Denaby Main was historically in the West Riding of Yorkshire, although now it is in South Yorkshire. The Denaby Main Colliery Company was formed in the 1860s, and Denaby Main Colliery Village was built to house workers and their families. The colliery closed in 1968, and all the terraced houses where mine workers like the Dagnells had lived were demolished and replaced by semi-detached houses.
James & Priscilla had at least 13 children, 8 of whom died before they were 18.
John died in Whitwick aged 8 months of pneumonia.
Thomas died in Denaby Main aged 17, run over by a corve. (Corves were the containers used to bring coal out of the pit, hauled by ponies.)
Joseph died in Denaby Main aged 9 of severe burns. Joseph’s clothing was set on fire in the kitchen of his home on a Thursday morning. Although his mother & their lodger succeeded in extinguishing the flames, Joseph died of his injuries on the following Saturday afternoon.
Anne Maria died in Altofts aged 5 of apoplexy.
Eliza, Edward, Ann & Priscilla all died aged under 4 in Denaby Main.
One of their grandchildren, Priscilla, also died of burns. At the inquest into her death, the Coroner made strong remarks about the need for fireguards. In the previous 3 weeks he said, there had been 5 or 6 cases of children dying which could have been prevented by the use of a fireguard.
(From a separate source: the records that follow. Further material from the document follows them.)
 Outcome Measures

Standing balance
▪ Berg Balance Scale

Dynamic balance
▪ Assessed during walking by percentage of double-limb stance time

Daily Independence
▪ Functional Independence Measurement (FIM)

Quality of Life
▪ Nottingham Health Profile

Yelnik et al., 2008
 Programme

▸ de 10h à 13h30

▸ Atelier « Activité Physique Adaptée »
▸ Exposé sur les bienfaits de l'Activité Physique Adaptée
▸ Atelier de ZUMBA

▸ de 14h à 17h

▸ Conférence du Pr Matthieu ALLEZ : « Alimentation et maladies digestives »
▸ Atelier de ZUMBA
The five children who survived to adulthood all married and had children, and all died in Yorkshire apart from my great-grandfather George, who moved to Tamworth in Staffordshire.
The Roman Catholic church of St Alban was built in Denaby Main in 1898. One of the stained glass windows inside the church is dedicated to St James, in memory of James & Priscilla Dagnell. (Thanks to Gerard McLister for alerting me to the window’s existence.)
It is unclear where precisely in Ireland James Dagnell came from, but the best clue is in the 1871 census. The birthplace of James’ father John looks like Leek Glynn.
Could this be Loughglynn, a village in County Roscommon? There seem to have been Dignans in Loughglynn, and Dagnell is probably a corruption of Dignan, so I think this is a definite possibility.
One last thing: there’s a family story that the Dagnells owned a brewery in Ireland. I think this is wishful thinking, but if anyone knows different, please let me know!